-------- Text shown --------

The NHS at the Countess of Chester (or fabulous people and process)

A member of my family suffered a mini-stroke today.

I phoned after an early dental appointment where I had four gel-like fillings carried out with no injections or pain whatsoever. It’s not that I don’t brush my teeth; I brush them far too vigorously. I must change, of course.

The procedure, brilliant in my mind, was carried out at the Kingsway dentist, and I was an NHS patient. I have never come out of a dentist feeling so positive, happy and supported by the attention I received.

The four fillings, plus the initial check-up and cleaning which took place on a separate day, cost a little more than fifty quid. It’s not an inconsiderable sum of money when you don’t have it, but neither is it so very much if you do.

I was very pleased.

As I walked down through the car park outside the Kingsway shops, I phoned the aforementioned member of my family to say I’d drop in and have a natter.

I won’t go into the details but it was soon clear something wasn’t quite right.

-------- Data supplied --------

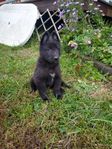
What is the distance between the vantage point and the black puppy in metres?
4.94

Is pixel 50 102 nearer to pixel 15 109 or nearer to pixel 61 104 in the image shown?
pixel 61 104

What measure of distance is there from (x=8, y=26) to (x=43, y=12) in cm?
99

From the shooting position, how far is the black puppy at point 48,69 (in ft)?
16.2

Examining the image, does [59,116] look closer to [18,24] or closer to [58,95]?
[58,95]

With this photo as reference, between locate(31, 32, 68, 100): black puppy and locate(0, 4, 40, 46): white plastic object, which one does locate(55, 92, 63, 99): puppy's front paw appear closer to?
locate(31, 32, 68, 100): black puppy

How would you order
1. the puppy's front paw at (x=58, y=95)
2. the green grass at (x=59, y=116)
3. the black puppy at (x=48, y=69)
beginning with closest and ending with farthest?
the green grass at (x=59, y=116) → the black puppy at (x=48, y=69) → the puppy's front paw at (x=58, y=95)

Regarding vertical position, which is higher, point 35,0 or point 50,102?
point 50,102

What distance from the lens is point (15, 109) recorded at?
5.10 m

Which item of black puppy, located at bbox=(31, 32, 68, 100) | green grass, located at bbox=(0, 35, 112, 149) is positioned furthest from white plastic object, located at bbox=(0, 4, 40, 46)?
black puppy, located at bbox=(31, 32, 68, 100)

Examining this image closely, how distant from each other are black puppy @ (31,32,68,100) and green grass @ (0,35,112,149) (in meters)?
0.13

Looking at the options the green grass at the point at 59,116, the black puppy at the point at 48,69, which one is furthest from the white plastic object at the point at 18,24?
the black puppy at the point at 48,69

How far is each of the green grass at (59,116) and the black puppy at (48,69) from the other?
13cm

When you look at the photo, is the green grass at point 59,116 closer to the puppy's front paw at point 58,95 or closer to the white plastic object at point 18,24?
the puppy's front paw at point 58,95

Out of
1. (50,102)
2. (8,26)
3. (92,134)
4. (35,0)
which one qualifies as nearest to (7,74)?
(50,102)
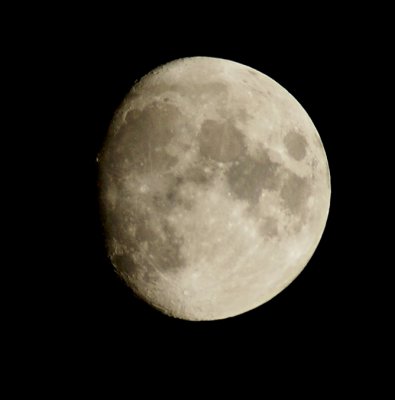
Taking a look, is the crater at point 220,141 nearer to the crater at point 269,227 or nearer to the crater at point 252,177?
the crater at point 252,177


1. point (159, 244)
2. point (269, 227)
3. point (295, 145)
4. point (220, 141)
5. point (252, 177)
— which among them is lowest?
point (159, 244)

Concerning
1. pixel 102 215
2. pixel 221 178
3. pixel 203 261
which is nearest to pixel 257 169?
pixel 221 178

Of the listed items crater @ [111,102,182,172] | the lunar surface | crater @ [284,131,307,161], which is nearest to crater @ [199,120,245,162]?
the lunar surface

--------
-------- Data supplied --------

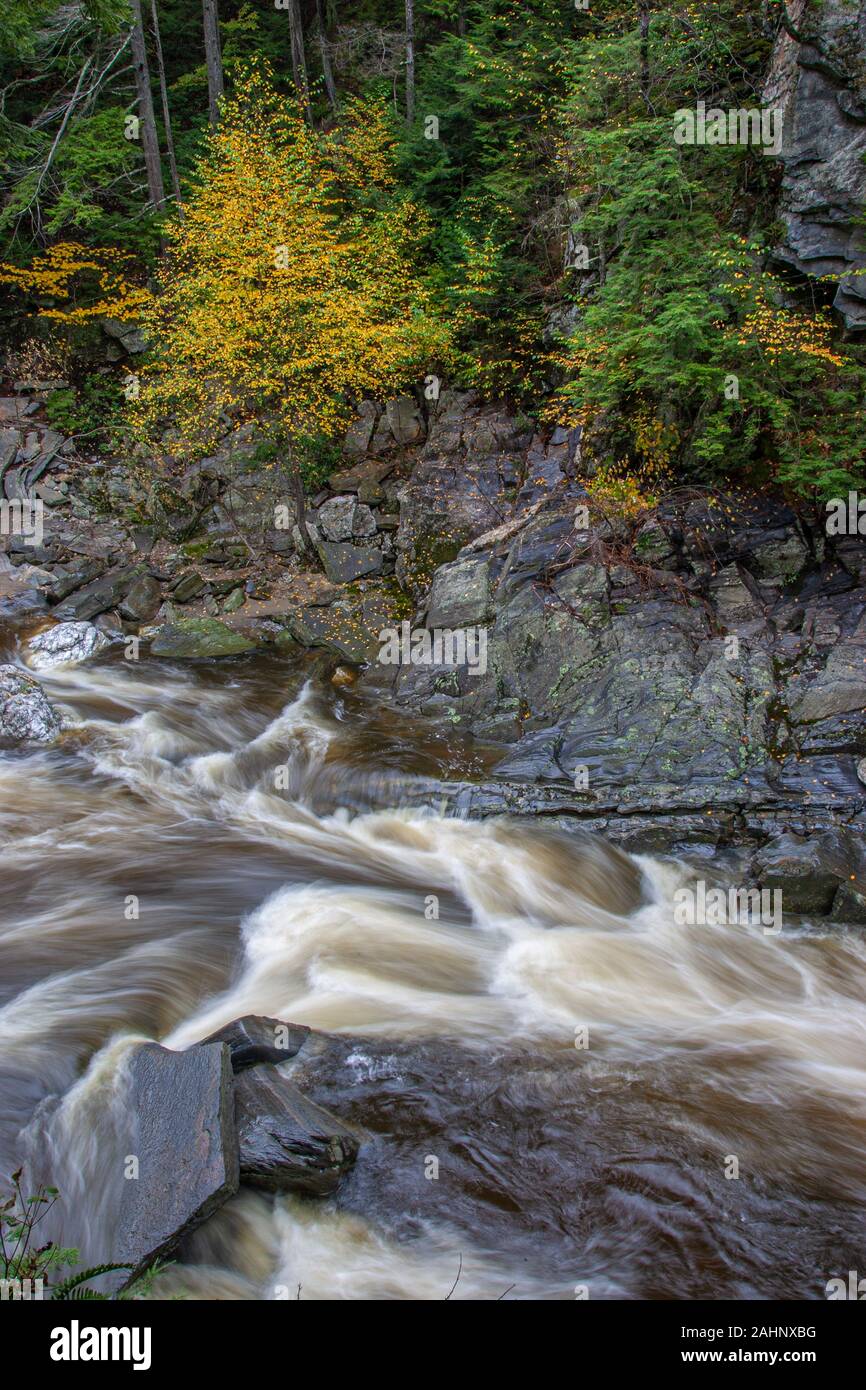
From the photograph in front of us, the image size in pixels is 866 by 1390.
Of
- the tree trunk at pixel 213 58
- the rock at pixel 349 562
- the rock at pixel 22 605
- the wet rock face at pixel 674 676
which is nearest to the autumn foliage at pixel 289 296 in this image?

--------

> **Directions for this task**:
From the NHS text, give back the passage from "The NHS at the" to "change, of course.", word for word. The entries are separate material and have nothing to do with the text about the NHS.

> **Exercise output**:
The NHS at the Countess of Chester (or fabulous people and process)

A member of my family suffered a mini-stroke today.

I phoned after an early dental appointment where I had four gel-like fillings carried out with no injections or pain whatsoever. It’s not that I don’t brush my teeth; I brush them far too vigorously. I must change, of course.